Água, Património da Humanidade: essencial à Vida, ameaça à Paz
É um lugar-comum dizer-se que a “Água é vida” mas não deixa de ser cientificamente exato quando se sabe que o ser humano é cerca de 70% água e que ela é essencial na constituição de todo o organismo vivo, animal ou vegetal, que integra a nossa biosfera.
Por outro lado, é fundamental entendermos todos que o conjunto do mundo hídrico – a hidrosfera – rios, oceanos, glaciares, lençóis freáticos, humidade, em conjunto com a atmosfera e a biosfera constituem um bem comum, partilhado e partilhável por todos nós, um verdadeiro Condomínio da Terra. Ora, a sua preservação é vital para o futuro da nossa espécie e a sustentabilidade da sobrevivência da civilização humana no planeta Terra a médio prazo (100 a 300 anos).
Há pois que procurar ter bom senso na sua conservação e ser equitativo na gestão e distribuição desse bem coletivo, precioso e insubstituível que é a Água. Para já, não é o caso e as disparidades são brutais.
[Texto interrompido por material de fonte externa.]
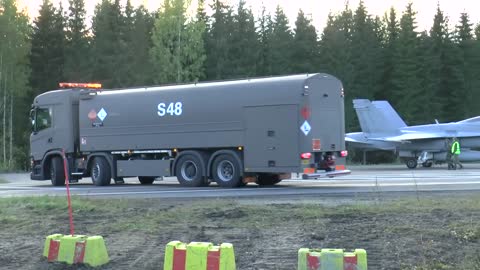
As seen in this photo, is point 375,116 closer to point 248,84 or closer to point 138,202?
point 248,84

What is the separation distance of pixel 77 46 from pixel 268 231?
53.7 m

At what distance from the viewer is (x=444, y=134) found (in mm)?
38312

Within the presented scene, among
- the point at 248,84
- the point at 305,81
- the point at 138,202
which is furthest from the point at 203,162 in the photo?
the point at 138,202

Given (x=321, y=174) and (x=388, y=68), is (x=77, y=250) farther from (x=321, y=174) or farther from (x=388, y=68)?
(x=388, y=68)

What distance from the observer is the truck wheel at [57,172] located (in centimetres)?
2461

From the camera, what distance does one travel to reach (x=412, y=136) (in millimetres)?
38906

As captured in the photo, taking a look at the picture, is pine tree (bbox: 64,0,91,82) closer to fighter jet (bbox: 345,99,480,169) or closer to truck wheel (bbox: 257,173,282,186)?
fighter jet (bbox: 345,99,480,169)

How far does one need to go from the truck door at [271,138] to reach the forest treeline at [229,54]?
36.2 metres

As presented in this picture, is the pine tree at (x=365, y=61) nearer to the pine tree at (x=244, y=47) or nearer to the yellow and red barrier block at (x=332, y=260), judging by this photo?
the pine tree at (x=244, y=47)

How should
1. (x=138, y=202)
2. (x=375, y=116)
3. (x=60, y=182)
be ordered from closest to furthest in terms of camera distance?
1. (x=138, y=202)
2. (x=60, y=182)
3. (x=375, y=116)

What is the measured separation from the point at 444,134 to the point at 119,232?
3160 centimetres

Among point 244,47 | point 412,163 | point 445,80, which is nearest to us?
point 412,163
Senão vejamos: em média, um norte-americano gasta por dia (para beber, cozinhar, higiene pessoal, lavagem de roupa e loiça, jardinagem, lavagem do carro, agricultura industrial, agropecuária…) cerca de 400 litros de água, um europeu 200 a 300 litros, um cidadão de um país menos avançado 30 a 50 litros e uma pessoa num campo de refugiados, cerca de 15 a 25 litros, já para não falar de certos seres humanos em situações de extrema privação que se contentam com 2 a 5 litros, ou até menos… Claro, não?
A não resolução atempada, isto é imediata, deste premente desafio, provocará grandes guerras no século XXI. Aliás, já provocou: a chacina do Darfur também tem obviamente a ver com a questão do controlo da escassa água de superfície para satisfação geral da pastorícia e da agricultura…
O controlo das nascentes dos rios e suas bacias hidrográficas, dos lençóis freáticos e rios subterrâneos rapidamente se tornará na questão central de conflitos violentos. Em caso de penúria grave deste bem tão precioso, a Água, esses conflitos nem sempre, ou raramente, serão dirimidos pelo Direito Internacional.
Será o direito da força a ditar as regras da sobrevivência.
Basta pensarmos que no Sahel as mulheres andam em média 10 a 15 Km para se abastecerem de água num poço, enquanto nós, em nossas casas, felizmente, basta-nos abrir uma torneira para tomarmos consciência do luxo incrível que está reservado à minoria de que fazemos parte.
Por outro lado, evidentemente, a água consumida não tem toda a mesma qualidade e, quando contaminada, como acontece frequentemente, provoca inúmeras doenças na maioria dos países onde a AMI atua. E de várias formas: por ingestão (cólera, febre tifoide ou paratifoide, disenteria, diarreias infecciosas….) ou por contacto, já que é o habitat de vetores (mosquitos, moscas…) que provocam outras patologias tais como a malária, dengue, oncocercose (cegueira dos rios), febre amarela, doença do sono, etc...
E é por isso que a AMI, na sua ação, e em termos práticos, dá enorme importância a esta temática específica, seja financiando a construção de poços de água herméticos (para evitar a contaminação das águas) na Índia, Guiné, Senegal, Bangladesh, seja nas suas intervenções de emergência, pondo sempre a tónica na purificação da água, como aconteceu nas Honduras, ou vendo-se impelida a atuar no combate à epidemia da cólera como o fez na Guiné-Bissau o ano passado.
“Uma gota de água para vós, um oceano para nós” como ainda há uns anos me disse um chefe de aldeia no Senegal quando inaugurámos um poço construído com o financiamento da AMI.
Nessa medida, continuaremos a atuar, sempre, em nome da equidade, do desenvolvimento e da Paz.